### What you are asked to do
Exactly reproduce the lines that follow.

(Spatial reasoning question data)
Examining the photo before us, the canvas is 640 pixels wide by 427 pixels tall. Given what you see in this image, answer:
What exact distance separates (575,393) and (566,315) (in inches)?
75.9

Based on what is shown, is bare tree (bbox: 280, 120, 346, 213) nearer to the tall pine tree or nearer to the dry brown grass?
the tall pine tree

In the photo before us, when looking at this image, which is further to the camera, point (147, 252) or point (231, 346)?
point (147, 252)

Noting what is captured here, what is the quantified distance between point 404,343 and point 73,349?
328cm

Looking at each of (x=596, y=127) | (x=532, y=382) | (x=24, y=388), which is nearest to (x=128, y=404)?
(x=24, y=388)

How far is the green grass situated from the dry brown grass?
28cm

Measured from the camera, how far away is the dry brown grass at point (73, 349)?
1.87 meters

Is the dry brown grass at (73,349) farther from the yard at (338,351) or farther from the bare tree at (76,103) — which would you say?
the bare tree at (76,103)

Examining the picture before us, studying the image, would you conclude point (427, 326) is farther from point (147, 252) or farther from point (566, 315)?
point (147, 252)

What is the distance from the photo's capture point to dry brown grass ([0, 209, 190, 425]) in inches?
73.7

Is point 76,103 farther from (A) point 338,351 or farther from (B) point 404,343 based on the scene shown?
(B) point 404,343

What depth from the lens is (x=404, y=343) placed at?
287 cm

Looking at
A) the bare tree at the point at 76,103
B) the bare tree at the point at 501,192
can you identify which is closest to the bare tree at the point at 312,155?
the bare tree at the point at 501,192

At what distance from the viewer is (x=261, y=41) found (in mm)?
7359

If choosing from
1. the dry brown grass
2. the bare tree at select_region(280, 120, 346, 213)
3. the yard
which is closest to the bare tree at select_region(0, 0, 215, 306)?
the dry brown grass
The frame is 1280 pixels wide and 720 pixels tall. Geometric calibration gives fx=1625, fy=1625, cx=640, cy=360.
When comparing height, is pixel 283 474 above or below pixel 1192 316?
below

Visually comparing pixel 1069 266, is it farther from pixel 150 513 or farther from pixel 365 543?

### Answer to this task
Examining the photo before us, the canvas is 640 pixels wide by 427 pixels tall. Given what you see in this image, answer:
What exact distance separates (575,393) and (566,315) (in inches)?
75.9

Based on what is shown, is bare tree (bbox: 280, 120, 346, 213) nearer to the tall pine tree or nearer to the dry brown grass?
the tall pine tree

In the photo before us, when looking at this image, which is further to the camera, point (147, 252) or point (231, 346)?
point (147, 252)

Noting what is captured here, what is the quantified distance between point 404,343 and point 73,349?
328cm

Looking at each of (x=596, y=127) | (x=532, y=382) | (x=24, y=388), which is nearest to (x=128, y=404)?
(x=24, y=388)

How far is the green grass situated from the dry brown grass?
28cm

Measured from the camera, how far away is the dry brown grass at point (73, 349)?
1.87 meters

Is the dry brown grass at (73,349) farther from the yard at (338,351) or farther from the bare tree at (76,103) — which would you say?
the bare tree at (76,103)

Examining the picture before us, studying the image, would you conclude point (427, 326) is farther from point (147, 252) or farther from point (566, 315)?
point (147, 252)

What is the distance from the photo's capture point to dry brown grass ([0, 209, 190, 425]) in inches?
73.7

Is point 76,103 farther from (A) point 338,351 or farther from (B) point 404,343 based on the scene shown?
(B) point 404,343

What depth from the lens is (x=404, y=343) placed at?
287 cm

Looking at
A) the bare tree at the point at 76,103
B) the bare tree at the point at 501,192
can you identify which is closest to the bare tree at the point at 312,155?
the bare tree at the point at 501,192

At what distance from the viewer is (x=261, y=41) found (in mm)?
7359

If choosing from
1. the dry brown grass
2. the bare tree at select_region(280, 120, 346, 213)
3. the yard
which is closest to the bare tree at select_region(0, 0, 215, 306)?
the dry brown grass
The frame is 1280 pixels wide and 720 pixels tall. Geometric calibration gives fx=1625, fy=1625, cx=640, cy=360.
When comparing height, is pixel 283 474 above or below pixel 1192 316?
below

Visually comparing pixel 1069 266, is it farther from pixel 150 513 or farther from pixel 365 543?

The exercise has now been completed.